What the exercise asks:
Repeat everything from the start of the material down to the line containing "164H175V139L171 129L161 125L157", with both ends included and each line reproduced without any change.

++++++++++

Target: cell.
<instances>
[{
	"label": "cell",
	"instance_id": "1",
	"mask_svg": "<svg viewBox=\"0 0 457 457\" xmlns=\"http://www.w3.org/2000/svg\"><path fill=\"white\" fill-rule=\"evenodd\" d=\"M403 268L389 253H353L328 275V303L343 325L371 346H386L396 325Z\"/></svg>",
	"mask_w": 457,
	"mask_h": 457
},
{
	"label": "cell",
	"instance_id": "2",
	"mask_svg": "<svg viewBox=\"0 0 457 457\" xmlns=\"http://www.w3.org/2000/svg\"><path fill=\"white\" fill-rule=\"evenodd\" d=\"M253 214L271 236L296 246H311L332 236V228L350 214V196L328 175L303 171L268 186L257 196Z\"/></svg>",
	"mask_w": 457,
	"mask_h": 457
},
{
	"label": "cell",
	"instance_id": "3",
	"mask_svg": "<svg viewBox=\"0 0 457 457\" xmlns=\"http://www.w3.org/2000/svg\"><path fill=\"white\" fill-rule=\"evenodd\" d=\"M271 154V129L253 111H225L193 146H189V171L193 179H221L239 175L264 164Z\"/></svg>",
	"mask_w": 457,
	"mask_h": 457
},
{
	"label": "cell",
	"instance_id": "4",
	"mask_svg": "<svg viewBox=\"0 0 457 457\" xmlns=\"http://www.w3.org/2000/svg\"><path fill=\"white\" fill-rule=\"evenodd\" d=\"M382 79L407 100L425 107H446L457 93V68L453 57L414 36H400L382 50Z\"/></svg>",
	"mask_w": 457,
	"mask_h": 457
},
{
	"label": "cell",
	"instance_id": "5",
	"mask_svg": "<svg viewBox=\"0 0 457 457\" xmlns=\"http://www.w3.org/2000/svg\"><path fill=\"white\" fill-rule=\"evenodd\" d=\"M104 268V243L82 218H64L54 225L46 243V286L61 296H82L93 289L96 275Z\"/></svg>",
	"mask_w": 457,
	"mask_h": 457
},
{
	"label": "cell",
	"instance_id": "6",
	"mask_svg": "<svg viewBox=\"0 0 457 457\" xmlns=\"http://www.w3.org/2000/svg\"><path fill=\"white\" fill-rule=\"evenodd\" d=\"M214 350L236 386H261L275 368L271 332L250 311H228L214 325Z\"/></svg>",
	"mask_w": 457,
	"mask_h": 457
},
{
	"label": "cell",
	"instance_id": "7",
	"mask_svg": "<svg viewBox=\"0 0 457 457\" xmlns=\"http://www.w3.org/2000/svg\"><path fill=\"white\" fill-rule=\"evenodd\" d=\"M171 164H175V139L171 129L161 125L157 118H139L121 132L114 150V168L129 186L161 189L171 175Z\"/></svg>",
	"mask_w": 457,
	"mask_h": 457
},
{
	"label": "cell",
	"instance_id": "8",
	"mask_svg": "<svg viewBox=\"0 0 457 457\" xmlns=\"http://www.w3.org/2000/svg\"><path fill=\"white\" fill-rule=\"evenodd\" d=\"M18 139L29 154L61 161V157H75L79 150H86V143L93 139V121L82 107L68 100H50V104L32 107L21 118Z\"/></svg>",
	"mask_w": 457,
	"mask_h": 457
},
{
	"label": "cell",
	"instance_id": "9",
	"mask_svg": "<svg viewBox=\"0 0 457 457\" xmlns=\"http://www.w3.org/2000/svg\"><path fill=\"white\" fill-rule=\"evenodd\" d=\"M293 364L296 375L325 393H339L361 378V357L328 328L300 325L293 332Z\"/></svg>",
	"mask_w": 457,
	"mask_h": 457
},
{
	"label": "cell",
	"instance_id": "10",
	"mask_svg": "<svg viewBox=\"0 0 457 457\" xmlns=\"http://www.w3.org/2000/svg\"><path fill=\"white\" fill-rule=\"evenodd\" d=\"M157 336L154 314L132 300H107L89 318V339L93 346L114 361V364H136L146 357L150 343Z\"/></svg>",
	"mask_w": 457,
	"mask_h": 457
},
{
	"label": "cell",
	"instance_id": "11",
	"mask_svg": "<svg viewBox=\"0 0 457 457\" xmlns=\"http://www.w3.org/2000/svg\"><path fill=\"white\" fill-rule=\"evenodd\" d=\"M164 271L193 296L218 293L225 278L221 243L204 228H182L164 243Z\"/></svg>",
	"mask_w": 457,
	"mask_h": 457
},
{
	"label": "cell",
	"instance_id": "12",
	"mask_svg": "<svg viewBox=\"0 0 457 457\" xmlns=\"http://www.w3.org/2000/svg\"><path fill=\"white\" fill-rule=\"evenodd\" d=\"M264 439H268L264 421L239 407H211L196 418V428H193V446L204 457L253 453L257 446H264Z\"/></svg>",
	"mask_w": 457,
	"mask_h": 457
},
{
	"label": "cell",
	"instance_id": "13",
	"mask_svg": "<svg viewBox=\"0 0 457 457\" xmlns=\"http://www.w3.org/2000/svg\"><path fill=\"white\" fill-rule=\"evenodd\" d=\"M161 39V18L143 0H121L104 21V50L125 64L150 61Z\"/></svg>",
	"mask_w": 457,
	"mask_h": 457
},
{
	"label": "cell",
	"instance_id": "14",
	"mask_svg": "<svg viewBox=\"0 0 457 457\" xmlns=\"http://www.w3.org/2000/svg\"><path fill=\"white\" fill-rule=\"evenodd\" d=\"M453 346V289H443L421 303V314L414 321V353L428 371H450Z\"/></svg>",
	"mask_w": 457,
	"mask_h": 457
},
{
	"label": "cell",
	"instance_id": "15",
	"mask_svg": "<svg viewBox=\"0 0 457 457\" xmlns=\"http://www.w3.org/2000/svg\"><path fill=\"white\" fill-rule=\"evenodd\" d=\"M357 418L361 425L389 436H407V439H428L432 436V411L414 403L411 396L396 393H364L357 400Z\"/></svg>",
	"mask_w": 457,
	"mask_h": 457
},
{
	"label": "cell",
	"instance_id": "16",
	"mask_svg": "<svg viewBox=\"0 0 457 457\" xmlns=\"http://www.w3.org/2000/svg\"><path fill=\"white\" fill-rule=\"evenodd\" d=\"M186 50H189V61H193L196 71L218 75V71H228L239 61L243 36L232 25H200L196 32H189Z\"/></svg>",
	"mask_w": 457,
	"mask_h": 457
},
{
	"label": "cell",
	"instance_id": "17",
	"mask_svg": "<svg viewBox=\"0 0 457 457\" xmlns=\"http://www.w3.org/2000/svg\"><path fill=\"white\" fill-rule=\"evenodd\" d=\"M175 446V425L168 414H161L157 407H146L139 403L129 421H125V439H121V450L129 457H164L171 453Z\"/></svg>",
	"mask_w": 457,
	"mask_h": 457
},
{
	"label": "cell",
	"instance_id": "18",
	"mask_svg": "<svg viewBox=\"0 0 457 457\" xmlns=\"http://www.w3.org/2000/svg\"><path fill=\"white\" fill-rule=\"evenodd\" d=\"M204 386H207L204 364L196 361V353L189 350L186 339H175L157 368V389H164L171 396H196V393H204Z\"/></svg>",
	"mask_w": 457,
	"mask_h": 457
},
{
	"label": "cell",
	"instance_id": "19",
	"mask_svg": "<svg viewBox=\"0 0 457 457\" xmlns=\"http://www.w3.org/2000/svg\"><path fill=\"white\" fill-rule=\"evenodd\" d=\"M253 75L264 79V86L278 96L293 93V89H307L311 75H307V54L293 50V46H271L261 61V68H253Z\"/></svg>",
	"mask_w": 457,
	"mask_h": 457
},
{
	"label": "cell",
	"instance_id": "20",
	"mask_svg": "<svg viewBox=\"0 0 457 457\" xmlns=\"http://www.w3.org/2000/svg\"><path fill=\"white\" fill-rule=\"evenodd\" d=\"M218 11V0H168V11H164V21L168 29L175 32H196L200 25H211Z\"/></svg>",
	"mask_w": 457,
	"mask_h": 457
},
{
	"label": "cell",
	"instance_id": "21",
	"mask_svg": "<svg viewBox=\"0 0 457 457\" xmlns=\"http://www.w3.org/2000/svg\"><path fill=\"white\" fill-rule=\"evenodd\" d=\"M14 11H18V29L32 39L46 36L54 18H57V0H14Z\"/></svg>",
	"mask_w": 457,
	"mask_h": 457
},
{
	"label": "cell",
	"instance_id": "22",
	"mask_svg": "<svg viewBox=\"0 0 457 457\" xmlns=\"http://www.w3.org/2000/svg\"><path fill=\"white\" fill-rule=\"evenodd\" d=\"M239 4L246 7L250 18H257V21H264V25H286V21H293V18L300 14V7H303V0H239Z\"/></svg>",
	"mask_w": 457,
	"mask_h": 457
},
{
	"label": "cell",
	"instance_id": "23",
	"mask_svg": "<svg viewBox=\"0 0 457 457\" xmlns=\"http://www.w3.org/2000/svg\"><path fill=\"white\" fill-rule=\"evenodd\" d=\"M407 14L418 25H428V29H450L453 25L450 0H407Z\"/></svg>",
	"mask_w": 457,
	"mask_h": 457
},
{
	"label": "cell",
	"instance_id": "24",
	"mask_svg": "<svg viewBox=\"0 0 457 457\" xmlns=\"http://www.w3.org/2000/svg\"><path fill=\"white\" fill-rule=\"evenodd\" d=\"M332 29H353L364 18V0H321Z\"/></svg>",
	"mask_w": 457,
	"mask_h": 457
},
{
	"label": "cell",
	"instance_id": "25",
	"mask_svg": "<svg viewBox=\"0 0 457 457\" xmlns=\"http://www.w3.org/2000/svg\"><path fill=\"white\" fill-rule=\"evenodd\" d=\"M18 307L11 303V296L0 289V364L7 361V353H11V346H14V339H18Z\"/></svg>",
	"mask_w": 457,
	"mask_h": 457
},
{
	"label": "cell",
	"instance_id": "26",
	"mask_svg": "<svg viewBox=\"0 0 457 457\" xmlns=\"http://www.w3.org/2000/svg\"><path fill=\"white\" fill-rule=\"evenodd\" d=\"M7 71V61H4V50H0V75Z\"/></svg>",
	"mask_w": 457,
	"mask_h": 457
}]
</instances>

++++++++++

Answer in full:
Target: cell.
<instances>
[{
	"label": "cell",
	"instance_id": "1",
	"mask_svg": "<svg viewBox=\"0 0 457 457\" xmlns=\"http://www.w3.org/2000/svg\"><path fill=\"white\" fill-rule=\"evenodd\" d=\"M403 268L389 253H353L328 275V303L343 325L371 346H386L396 325Z\"/></svg>",
	"mask_w": 457,
	"mask_h": 457
},
{
	"label": "cell",
	"instance_id": "2",
	"mask_svg": "<svg viewBox=\"0 0 457 457\" xmlns=\"http://www.w3.org/2000/svg\"><path fill=\"white\" fill-rule=\"evenodd\" d=\"M253 214L271 236L296 246H311L332 236V228L350 214V196L328 175L303 171L268 186L257 196Z\"/></svg>",
	"mask_w": 457,
	"mask_h": 457
},
{
	"label": "cell",
	"instance_id": "3",
	"mask_svg": "<svg viewBox=\"0 0 457 457\" xmlns=\"http://www.w3.org/2000/svg\"><path fill=\"white\" fill-rule=\"evenodd\" d=\"M271 154V129L253 111H225L193 146H189V171L193 179H221L239 175L264 164Z\"/></svg>",
	"mask_w": 457,
	"mask_h": 457
},
{
	"label": "cell",
	"instance_id": "4",
	"mask_svg": "<svg viewBox=\"0 0 457 457\" xmlns=\"http://www.w3.org/2000/svg\"><path fill=\"white\" fill-rule=\"evenodd\" d=\"M382 79L407 100L425 107H446L457 93V68L453 57L414 36H400L382 50Z\"/></svg>",
	"mask_w": 457,
	"mask_h": 457
},
{
	"label": "cell",
	"instance_id": "5",
	"mask_svg": "<svg viewBox=\"0 0 457 457\" xmlns=\"http://www.w3.org/2000/svg\"><path fill=\"white\" fill-rule=\"evenodd\" d=\"M104 268V243L82 218H64L54 225L46 243V286L61 296H82L93 289L96 275Z\"/></svg>",
	"mask_w": 457,
	"mask_h": 457
},
{
	"label": "cell",
	"instance_id": "6",
	"mask_svg": "<svg viewBox=\"0 0 457 457\" xmlns=\"http://www.w3.org/2000/svg\"><path fill=\"white\" fill-rule=\"evenodd\" d=\"M214 350L236 386H261L275 368L271 332L250 311H228L214 325Z\"/></svg>",
	"mask_w": 457,
	"mask_h": 457
},
{
	"label": "cell",
	"instance_id": "7",
	"mask_svg": "<svg viewBox=\"0 0 457 457\" xmlns=\"http://www.w3.org/2000/svg\"><path fill=\"white\" fill-rule=\"evenodd\" d=\"M171 164H175V139L171 129L161 125L157 118H139L121 132L114 150V168L129 186L161 189L171 175Z\"/></svg>",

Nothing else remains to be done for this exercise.